▶ **Given records**
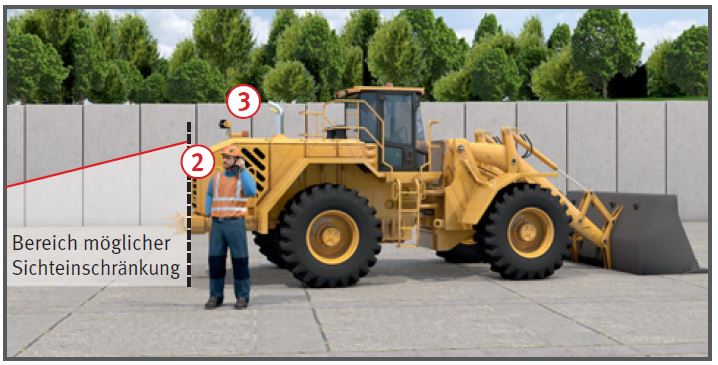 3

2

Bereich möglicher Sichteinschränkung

---

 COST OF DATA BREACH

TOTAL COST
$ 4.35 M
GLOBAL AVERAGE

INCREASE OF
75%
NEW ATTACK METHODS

--

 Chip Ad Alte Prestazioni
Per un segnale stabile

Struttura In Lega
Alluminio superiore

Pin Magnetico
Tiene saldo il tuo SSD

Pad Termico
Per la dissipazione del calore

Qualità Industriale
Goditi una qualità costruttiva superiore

▶ **Assigned task**
State how many lines in the records above contain the word "superiore", giving only the number.

▶ **Exercise solution**
2